あの当時の学生が住んでいたのは、たいてい6畳一間のアパートだった。ところが、中村が鼻高々に、「お前たち貧乏人とは違うぞ。なんと二間ある部屋に引っ越したんだ。おい、見にこいや」と言う。

もう一人、仲間の「坊ちゃん」(ボンボン育ちで、僕があだなをつけた。顔が似ているので、ドラえもんとも呼ばれた)と一緒に、新居を見に行くと、確かに二間だった。ただし、3畳二間だった。

「おい、これじゃ、かえって住みにくいじゃないか」と大笑いしたものだった。

僕も、入学したころは、弁護士を目指したが、あっという間に落ちこぼれて、女のコの尻ばっかり追いかけるようになっていた。

「お前は、どうしていつも違う女と歩いているんだ」。

中村がそう言うと、「モテナイ男はひがむな」と返していたけど、実のところ、僕もモテていたわけじゃなく、フラれてばかりだった。

「司法試験に受かったらな、ご令嬢さまからいっぱい見合いの話がきて、よりどりみどり。俺は、お前みたいに手近なところで捕まえないのさ」。

ヤツは、よくそう自信満々に言っていた。

中村に半分壊れかけたテレビをプレゼントしたことがあった。こっちにとっちゃ、粗大ゴミに出さなくてラッキーって感じだったんだけど、喜んでくれた。中村の部屋で、映りの悪いそのテレビを見ると、歌謡番組で中森明菜が歌っていた。

「だれ、これ?」

当時、人気絶頂だった歌姫を、中村は知らなかった。つまり、それほど試験勉強に没頭していたのだ。会えば、悪口の応酬ばかりしてたけど、「お前ならきっと通るよ」と内心、応援していた。

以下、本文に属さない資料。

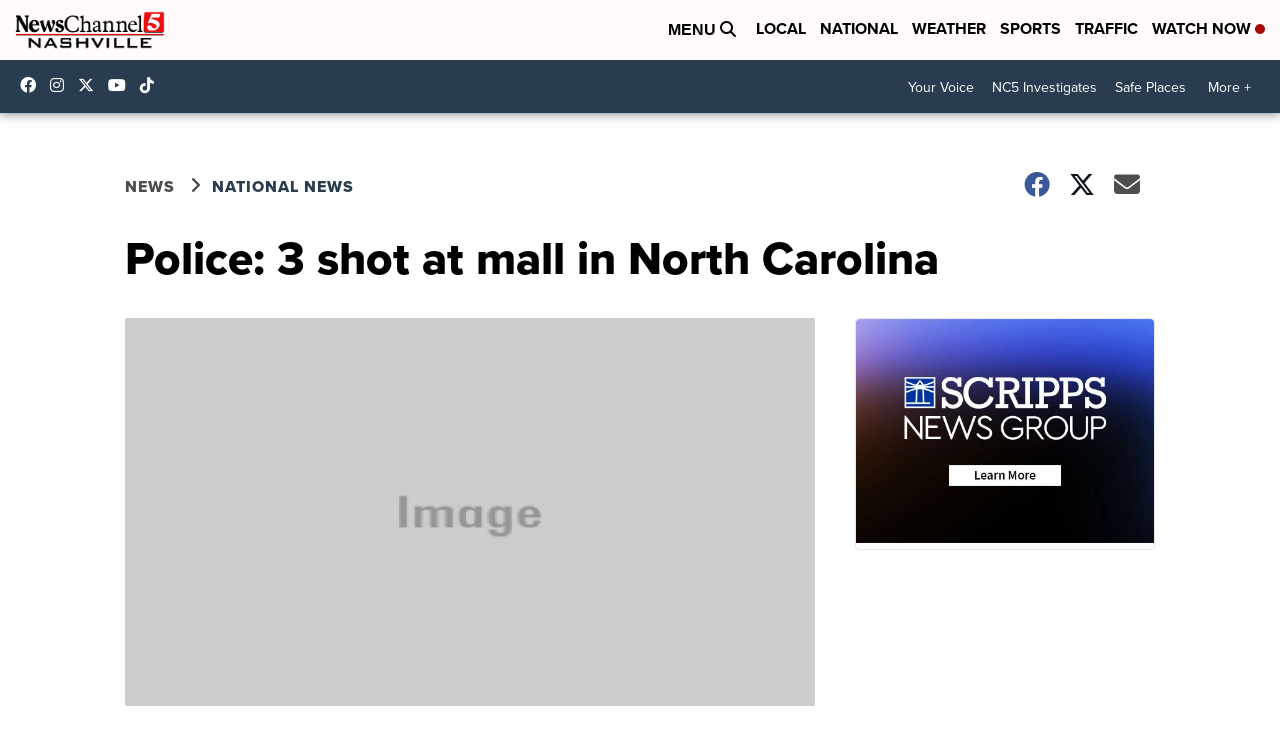

--- FILE ---
content_type: application/javascript; charset=utf-8
request_url: https://fundingchoicesmessages.google.com/f/AGSKWxXrhHVQy2MYdwHXTtrKAq4sjcqd2wSeTzh4f9QNhqOMk6ri76dX5tC5CLaR3RV4D8WTg86xAIuDlji1GwiREPGlKq20EfCK1JKTR1P_X3kCNQW_hnvDzoDvsN41sQkL3FX56vYVF8q3oua3VBiask_si-hIgj26oFB62odOHavis0jU2qQDSceIQ3uv/_/adscale__768x90_-google-ad./cubead./sidead.
body_size: -1289
content:
window['c49dc7ca-eea1-47b8-86f6-6d8d87eebe15'] = true;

とはいえ、迷惑はかけっぱなしだった。社会人になってから、ますます飲んだくれた僕。ところが、金がないので、タクシーで家に帰れない。

「おい、中村、今○○にいるから、迎えに来てくれ!」

いつも、深夜1時、2時。多分10回じゃきかないだろうな。でも、一度もイヤな顔をしたり、断ったことがなかった。酔っ払いをバイクの後ろに積んで、自分の家へ連れかえってくれた。そして、朝になると、メシまで。

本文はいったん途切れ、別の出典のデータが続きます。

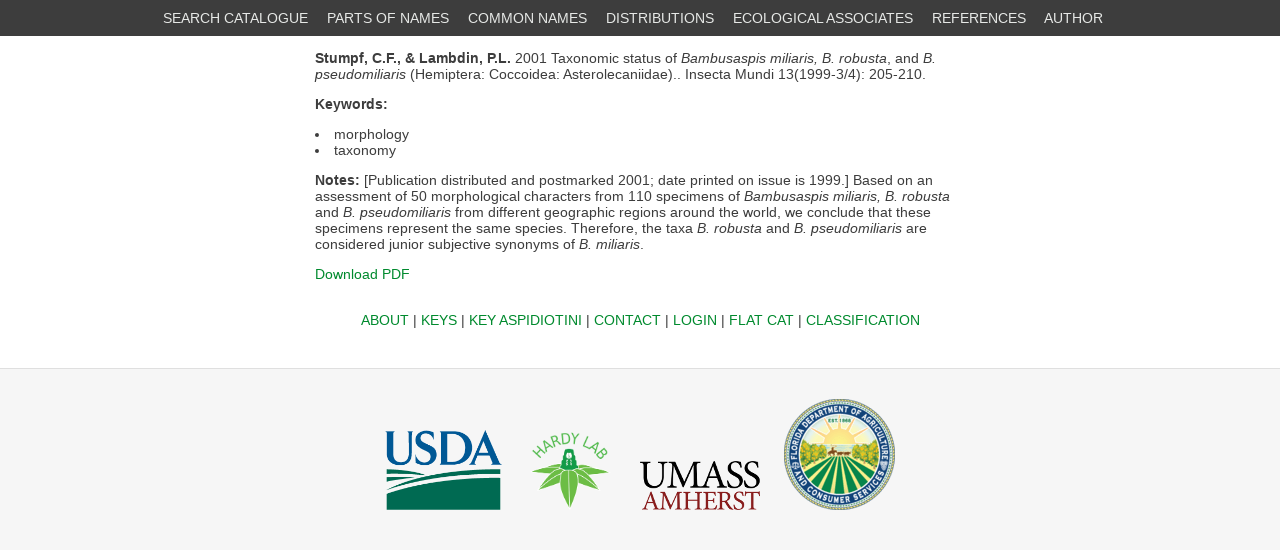

--- FILE ---
content_type: text/html; charset=utf-8
request_url: http://scalenet.info/references/StumpfLa2001/
body_size: 7131
content:


<html>
<head>

<link rel="stylesheet" href="/static/scaledb/font-awesome/css/font-awesome.min.css"/>
<link rel="stylesheet" type="text/css" href="/static/scaledb/stylo.css"/>
<script src="//ajax.googleapis.com/ajax/libs/jquery/1.11.0/jquery.min.js"></script>
<script>
 
$(function(){
 
    $(document).on( 'scroll', function(){
 
        if ($(window).scrollTop() > 100) {
            $('.scroll-top-wrapper').addClass('show');
        } else {
            $('.scroll-top-wrapper').removeClass('show');
        }
    });
});
</script>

ここ10数年くらいは疎遠だったが、優しい奥さんをもらい、3人の子どもに恵まれ、幸せな家庭を築いていた。ヤツと会えば、いつだって、「青春」時代に戻れると思っていた。それなのに…。先に逝きやがって、大馬鹿野郎!

(平成15年8月19日記)


いまも、ヤツがベッドで闘っている姿を思い出す。無念だったろう。お前の分まで、俺は楽しく、めちゃくちゃ楽しく、生きてやるぜ!